Al fin y al cabo le hubiese presentado con gusto a mi amigo ruso a quien él tenía tantas ganas de conocer. El amigo ruso necesitaba y buscaba un filántropo americano para que este le financiase un proyecto supuestamente soviético-americano. En la época dorada de la perestroika todos soñábamos con un mundo mejor y cada uno tenía sus recetas de cómo conseguir este sueño. Mi amigo lo quería hacer por medio de una película sobre dos seres humanos, una rubia soviética y un chico americano. Entre los dos deberían salvar al Mundo de un Armagedón nuclear o algo por el estilo.

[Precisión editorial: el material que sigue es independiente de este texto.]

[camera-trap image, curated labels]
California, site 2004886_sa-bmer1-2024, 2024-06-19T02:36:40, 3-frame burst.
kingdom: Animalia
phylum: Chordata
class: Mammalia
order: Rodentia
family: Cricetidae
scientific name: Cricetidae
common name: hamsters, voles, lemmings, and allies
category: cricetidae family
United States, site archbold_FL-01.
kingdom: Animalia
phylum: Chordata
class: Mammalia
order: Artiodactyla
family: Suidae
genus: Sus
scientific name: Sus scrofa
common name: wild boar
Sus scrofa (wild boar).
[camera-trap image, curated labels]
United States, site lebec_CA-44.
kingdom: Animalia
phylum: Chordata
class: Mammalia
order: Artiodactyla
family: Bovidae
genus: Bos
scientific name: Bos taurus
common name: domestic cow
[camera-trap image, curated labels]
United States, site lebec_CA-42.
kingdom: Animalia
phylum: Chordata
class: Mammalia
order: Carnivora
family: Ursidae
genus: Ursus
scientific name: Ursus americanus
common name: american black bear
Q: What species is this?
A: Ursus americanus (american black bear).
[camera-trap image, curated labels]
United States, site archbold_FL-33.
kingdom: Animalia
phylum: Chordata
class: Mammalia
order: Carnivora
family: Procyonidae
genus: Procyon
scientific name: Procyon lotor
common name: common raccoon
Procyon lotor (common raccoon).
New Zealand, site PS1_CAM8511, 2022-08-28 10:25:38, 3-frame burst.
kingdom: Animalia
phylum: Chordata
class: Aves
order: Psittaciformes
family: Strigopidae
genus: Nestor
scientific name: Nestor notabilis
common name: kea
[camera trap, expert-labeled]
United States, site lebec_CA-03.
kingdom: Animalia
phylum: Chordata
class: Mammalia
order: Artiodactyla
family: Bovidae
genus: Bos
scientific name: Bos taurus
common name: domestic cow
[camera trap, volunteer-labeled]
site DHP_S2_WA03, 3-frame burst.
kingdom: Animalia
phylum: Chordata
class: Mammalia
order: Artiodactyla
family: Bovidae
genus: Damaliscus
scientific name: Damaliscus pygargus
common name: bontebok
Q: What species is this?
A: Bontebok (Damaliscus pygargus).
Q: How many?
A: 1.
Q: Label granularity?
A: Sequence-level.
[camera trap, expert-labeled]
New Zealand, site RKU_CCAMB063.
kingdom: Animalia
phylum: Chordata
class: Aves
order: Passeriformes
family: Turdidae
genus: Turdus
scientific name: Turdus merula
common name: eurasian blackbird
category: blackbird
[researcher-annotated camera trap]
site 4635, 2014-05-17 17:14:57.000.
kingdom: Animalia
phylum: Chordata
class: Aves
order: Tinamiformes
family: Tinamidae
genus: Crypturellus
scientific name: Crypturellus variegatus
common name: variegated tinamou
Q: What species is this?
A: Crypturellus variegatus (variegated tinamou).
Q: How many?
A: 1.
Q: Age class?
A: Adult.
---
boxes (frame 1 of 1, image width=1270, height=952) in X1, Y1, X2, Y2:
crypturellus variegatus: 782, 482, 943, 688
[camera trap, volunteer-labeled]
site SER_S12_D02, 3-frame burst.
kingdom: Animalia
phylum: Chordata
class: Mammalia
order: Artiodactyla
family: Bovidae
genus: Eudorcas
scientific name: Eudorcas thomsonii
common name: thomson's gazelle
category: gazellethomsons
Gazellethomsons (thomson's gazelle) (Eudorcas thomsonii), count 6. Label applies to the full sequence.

El ruso a quien quería conocer Soros fue el autor de la idea, fue coautor del guión e impulsor principal del proyecto. Mi amigo no era un cineasta profesional. Se le consideraba en la URSS como el Gran Experto en temas Americanos, porque él realmente había vivido muchos años en los EE.UU. mientras su padre había sido el embajador soviético en ese país.

Soros prometió un millón de dólares para la película. Durante más de un mes los Estudios Filmográficos de Moscú soñaron en cómo gastar todo aquel dinero prometido por el excéntrico americano. Cuando el delirio millonario se esfumó, mi amigo, el Gran Experto Soviético en América, me continúo reprochando no sólo el fracaso de su sueño sino hasta el mismísimo colapso de la URSS. Al final yo tenía la culpa de todo:

– “Tu Soros resultó ser un embustero. Imagínate. Nuestro famoso millón de dólares terminó en manos de Raisa Gorbacheva para que comprase jeringas desechables contra el SIDA”

El SIDA era un nuevo problema recién descubierto en la URSS y alguien explicó a la mujer de Gorbachev en qué consistía ser filántropo. Tengo una vaga suposición de que este alguien pudo ser el mismo Soros después de que El Experto en América le hubiese presentado a Raisa Gorbacheva.

No pasó nada irremediable. Poco después la URSS se desmoronó. Nosotros, al igual que el Gran Experto en América perdimos nuestro empleo, aunque no por ello tuvimos que morir de hambre. Cada uno encontró su propio modo de ganarse la vida en un mundo postcomunista.
Tampoco se perdió del todo la idea de hacer una película sobre dos seres humanos que están salvando al mundo de algún que otro Armagedón. En Hollywood las están produciendo en serie supongo que con sus propios recursos.